Adolescence is a developmental period of increased prevalence of mood disorders, but identifying adolescents who are at risk for or resilient to mood pathology remains a clinical challenge. In the current study, we addressed this challenge by evaluating multidimensional profiles of neurocognitive functioning (biotypes) that may confer vulnerability or protect against psychopathology. Biotypes were derived from neurocognitive data and identified as being resilient or high risk based on their association with future symptoms.

Methods

Adolescents (N = 146; 13–21 years, 66% first-degree familial history of mood disorders) completed behavioral tests and magnetic resonance imaging at baseline. Biotypes were derived using cluster analysis on measures of reward sensitivity and executive functioning. Over 2 years, participants reported on subjective life stress and symptoms of anhedonia or mania/hypomania.

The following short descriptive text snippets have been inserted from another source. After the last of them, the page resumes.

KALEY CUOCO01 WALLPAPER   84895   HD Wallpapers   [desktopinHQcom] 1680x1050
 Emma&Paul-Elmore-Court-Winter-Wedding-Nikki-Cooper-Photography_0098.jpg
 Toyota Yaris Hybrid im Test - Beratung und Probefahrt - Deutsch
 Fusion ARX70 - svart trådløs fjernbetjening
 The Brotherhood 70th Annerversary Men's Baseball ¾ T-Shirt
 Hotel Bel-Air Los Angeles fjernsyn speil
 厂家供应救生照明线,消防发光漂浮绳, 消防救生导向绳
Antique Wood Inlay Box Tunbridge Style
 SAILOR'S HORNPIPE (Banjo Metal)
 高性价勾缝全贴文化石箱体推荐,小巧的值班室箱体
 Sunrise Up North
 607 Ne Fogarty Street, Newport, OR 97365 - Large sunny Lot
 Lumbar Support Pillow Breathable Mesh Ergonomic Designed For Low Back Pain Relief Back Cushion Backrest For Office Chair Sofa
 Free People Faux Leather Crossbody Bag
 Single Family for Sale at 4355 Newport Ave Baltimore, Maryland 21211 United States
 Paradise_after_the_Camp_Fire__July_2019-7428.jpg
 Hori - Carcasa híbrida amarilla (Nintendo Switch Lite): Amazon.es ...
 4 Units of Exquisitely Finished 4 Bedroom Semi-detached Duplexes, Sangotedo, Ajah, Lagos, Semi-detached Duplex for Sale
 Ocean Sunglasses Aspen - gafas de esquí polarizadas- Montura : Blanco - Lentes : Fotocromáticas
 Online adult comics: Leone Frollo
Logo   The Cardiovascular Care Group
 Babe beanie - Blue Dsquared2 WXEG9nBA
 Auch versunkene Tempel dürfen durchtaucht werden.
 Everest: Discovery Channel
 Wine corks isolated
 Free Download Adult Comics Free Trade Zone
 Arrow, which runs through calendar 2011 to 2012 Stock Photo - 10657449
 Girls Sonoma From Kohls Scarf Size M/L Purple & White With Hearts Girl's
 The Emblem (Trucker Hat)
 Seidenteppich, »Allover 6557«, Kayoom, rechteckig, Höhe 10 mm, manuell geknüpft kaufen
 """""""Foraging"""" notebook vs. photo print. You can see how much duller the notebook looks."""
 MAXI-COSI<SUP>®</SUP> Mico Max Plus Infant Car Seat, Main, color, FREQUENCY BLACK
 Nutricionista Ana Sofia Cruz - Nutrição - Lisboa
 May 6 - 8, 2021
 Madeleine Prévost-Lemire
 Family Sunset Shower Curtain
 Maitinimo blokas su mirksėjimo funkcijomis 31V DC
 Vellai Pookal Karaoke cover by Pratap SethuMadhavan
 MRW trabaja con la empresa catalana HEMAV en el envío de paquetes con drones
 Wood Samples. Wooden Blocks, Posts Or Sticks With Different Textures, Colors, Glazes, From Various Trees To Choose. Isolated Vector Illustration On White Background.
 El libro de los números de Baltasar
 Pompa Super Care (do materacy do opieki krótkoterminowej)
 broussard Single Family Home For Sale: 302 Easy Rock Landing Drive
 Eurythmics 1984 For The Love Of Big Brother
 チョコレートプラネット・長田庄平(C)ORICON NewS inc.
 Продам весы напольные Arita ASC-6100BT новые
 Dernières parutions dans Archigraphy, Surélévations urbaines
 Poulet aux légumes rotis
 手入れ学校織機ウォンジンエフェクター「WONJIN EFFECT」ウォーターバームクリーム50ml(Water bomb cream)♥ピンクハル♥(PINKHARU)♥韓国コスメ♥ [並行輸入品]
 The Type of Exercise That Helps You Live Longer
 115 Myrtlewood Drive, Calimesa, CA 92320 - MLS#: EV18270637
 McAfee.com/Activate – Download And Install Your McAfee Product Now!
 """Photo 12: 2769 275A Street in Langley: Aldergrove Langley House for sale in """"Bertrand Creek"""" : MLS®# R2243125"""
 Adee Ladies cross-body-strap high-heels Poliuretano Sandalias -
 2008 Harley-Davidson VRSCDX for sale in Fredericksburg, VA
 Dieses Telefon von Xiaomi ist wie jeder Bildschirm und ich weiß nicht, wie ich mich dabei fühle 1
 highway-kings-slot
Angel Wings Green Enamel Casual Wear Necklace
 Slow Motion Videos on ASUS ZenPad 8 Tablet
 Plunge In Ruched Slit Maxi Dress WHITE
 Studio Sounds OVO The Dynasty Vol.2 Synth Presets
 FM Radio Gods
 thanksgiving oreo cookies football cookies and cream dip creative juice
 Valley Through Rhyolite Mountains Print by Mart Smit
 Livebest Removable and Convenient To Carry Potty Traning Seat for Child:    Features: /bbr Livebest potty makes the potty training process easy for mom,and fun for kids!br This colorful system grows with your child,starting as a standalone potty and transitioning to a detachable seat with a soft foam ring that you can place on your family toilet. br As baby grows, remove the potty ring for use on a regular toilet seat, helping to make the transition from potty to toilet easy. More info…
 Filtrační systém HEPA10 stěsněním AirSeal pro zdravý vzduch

Regression analyses were used to test biotype differences in symptom variability (lability in mood symptoms) and life stress as a moderator of biotype-related differences.

Results

Biotype 1 (high executive functions, balanced integration/segregation of functional brain networks) was resilient: adolescents in this biotype reported low symptom variability, even under heightened life stress. Adolescents in biotype 2 (poor executive functions, low frontoparietal modularity) reported higher variability in symptoms of mania/hypomania overall. Adolescents in biotype 3 (mixed reward sensitivity, high overall network modularity) reported high variability in symptoms of anhedonia and mania/hypomania, if also reporting heightened life stress. Adolescents in biotype 4 (blunted reward decision processing, hyperconnected networks) reported high variability in symptoms of anhedonia, if also reporting heightened life stress.